In daily commuting all available means are used: public transport, private cars, and green mobility (bicycles, electric scooters, electric vehicles). The distribution of transport modes is specific to each city, depending on culture, topography, transport means and infrastructure. In the transition to NZED, the objective for mobility is conversion to green mobility powered by renewable energy. In calculating the changes that can be introduced by green mobility measures, we use the following principles.
All energy and CO2 emissions for mobility are counted in the residential district of travel origin. As the commuting distance increases, energy consumption and emissions are released to neighbouring city districts. This calculation is the worst-case scenario for the district of travel origin but is neutral at the entire city level, as total emissions are aggregated from one district to another.
Within the next few years, public transport will progressively adopt electromobility, and all energy consumption (EMPT) will be covered by electricity. If only renewable energy is used, CO2 emissions (CMPT) will go down to zero.
Green mobility is on the rise and will continue to increase. The share of the population (z) that will adopt green mobility is specific to each city and should be introduced in the respective scenario.
However, a part of the population will continue to use conventional fossil fuel cars that release CO2. These emissions should be absorbed by nature-based solutions.
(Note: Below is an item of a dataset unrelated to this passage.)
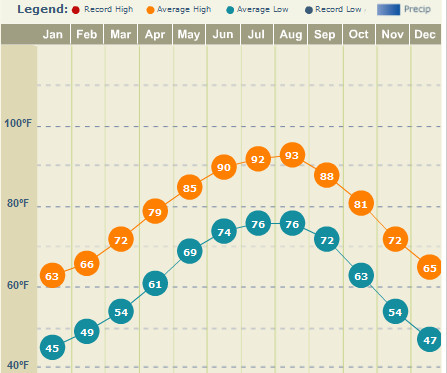 houston-texas-average-temperatures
Thus, in the transition to NZED, we first estimate the energy needed for all kinds of electromobility, public transport, private cars, micro-mobility, which should be covered by renewable energy. The average energy consumption for electric vehicles is estimated at 0.2 kWh, 0.1 kWh/km for public transport, and 0.05 kWh/km for micro-mobility (
Table 5). The total electric energy depends on the distribution of commuting between public transport, electric vehicles, and e-micro mobility. Then, we compute CO
2 emissions from the use of fossil fuels cars, which depends on the yearly mileage, fuel consumption, and CO
2 emissions per unit of fuel. The amount of CO
2 released is estimated at 0.19 kg/km.
The smart grid is the backbone of the Net Zero Energy District. According to the U.S. Department of Energy, “these systems are made possible by two-way communication technology and computer processing that has been used for decades in other industries. They are beginning to be used on electricity networks, from the power plants and wind farms all the way to the consumers of electricity in homes and businesses” [
54]. Smart grids support many functions in the local energy system, such as integration of distributed energy resources located on buildings and other RE installations in the district, energy storage to secure uninterrupted supply of energy to users, and real-time monitoring of energy flows, enabling optimisation and service provision to producers and consumers.
Optimisation of energy supply and demand is important to avoid additional investments to cover peak loads in energy consumption. The smart grid of a city district can monitor and coordinate energy generation and consumption and reduce peak power demand. For instance, the so-called Virtual Power Plant (VPP) can compensate the volatility of renewable energy production through sharing among members of an energy community and energy storage in electric vehicles [
55].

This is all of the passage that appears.